# Vid of the 265g office tank



## Steve C (Oct 9, 2011)

Just got around to making a short couple min vid of the 265g aquarium as well as a brief tour around the work shop and office where the tank is located. Took 2 years of work to finish it and I felt like giving up after I found it needed to be resealed, but I stuck it out and now am pleased with the results. Not fully stocked yet but should be by about late spring early summer.

https://www.youtube.com/watch?v=uZkSB4v ... e=youtu.be


----------



## GTZ (Apr 21, 2010)

Tank looks fantastic as expected Steve. I literally was expecting to see a fish try to go through the glass at the back into the tunnel.


----------



## nodima (Oct 3, 2002)

Looking good - the ends definitely justify the means!

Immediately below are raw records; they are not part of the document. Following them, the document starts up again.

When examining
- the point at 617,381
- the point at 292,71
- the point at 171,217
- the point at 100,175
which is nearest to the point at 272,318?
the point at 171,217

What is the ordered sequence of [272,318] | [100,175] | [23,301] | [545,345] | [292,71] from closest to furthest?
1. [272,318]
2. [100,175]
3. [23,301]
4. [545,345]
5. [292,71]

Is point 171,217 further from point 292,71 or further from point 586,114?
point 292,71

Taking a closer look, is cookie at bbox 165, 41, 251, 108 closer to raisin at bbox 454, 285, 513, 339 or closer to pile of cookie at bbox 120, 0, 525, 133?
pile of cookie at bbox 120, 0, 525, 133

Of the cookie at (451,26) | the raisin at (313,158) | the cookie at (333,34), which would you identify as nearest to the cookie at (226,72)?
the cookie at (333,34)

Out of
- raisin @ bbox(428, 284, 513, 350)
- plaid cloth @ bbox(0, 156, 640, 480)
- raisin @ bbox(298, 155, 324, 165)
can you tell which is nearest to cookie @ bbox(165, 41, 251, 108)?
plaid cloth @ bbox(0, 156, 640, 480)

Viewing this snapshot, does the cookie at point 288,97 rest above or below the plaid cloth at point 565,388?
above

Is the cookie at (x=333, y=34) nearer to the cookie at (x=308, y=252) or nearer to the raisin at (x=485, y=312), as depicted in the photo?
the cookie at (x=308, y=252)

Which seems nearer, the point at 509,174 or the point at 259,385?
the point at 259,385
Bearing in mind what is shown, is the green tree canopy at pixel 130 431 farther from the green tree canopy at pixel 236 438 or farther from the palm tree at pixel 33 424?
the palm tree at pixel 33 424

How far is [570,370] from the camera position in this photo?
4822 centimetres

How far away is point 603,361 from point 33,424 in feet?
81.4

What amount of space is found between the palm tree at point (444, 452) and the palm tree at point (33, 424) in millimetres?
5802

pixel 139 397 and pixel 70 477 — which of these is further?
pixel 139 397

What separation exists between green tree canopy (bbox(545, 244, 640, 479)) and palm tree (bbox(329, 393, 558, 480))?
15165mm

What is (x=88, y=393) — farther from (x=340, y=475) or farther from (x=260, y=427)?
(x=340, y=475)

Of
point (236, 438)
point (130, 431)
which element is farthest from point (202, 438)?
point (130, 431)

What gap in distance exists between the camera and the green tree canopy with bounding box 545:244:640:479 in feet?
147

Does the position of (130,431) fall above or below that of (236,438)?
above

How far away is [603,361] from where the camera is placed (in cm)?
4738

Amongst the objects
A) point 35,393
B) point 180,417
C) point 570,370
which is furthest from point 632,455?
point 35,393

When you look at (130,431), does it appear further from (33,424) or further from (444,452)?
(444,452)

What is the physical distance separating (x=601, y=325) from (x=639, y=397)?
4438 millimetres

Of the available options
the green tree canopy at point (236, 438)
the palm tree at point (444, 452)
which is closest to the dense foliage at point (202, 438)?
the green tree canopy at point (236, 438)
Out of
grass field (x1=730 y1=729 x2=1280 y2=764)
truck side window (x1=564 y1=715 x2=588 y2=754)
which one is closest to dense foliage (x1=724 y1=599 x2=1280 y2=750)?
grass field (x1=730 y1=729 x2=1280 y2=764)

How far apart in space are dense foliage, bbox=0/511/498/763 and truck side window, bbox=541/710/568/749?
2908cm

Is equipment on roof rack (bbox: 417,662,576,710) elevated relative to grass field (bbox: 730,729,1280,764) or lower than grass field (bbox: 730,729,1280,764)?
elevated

Glad you persevered. Fits in with the decor well. I'm pretty sure I'd get no work done there, with the multiple screens and the tank.


----------



## guyute (Oct 13, 2002)

Outstanding Steve. Can't imagine all you had to put up with during construction, failed seals, re-doing things, etc. But glad you completed it, as I'm sure you are!


----------



## JimA (Nov 7, 2009)

The whole package and it looks fantastic!

So how did you beat the leak? Knock on wood..


----------



## Steve C (Oct 9, 2011)

> So how did you beat the leak? Knock on wood


Thanks everyone. Jim what I did was I resealed it the normal way with scraping then wiping with alcohol over and over again then resealed, but as extra added insurance on the spot that the leak was from I laid a 3/4" x 3/4" patch pressed into the reseal and then sealed over that as well, plus used a much stronger silicone the 2nd time.


----------



## Iggy Newcastle (May 15, 2012)

To much work to clean. Not enough filtration. My 14' tank will blow this out of the water.... :lol:

Seriously though Steve... I envy your mancave. The whole thing is amazing. The 265 is just icing on the cake. So awesome man.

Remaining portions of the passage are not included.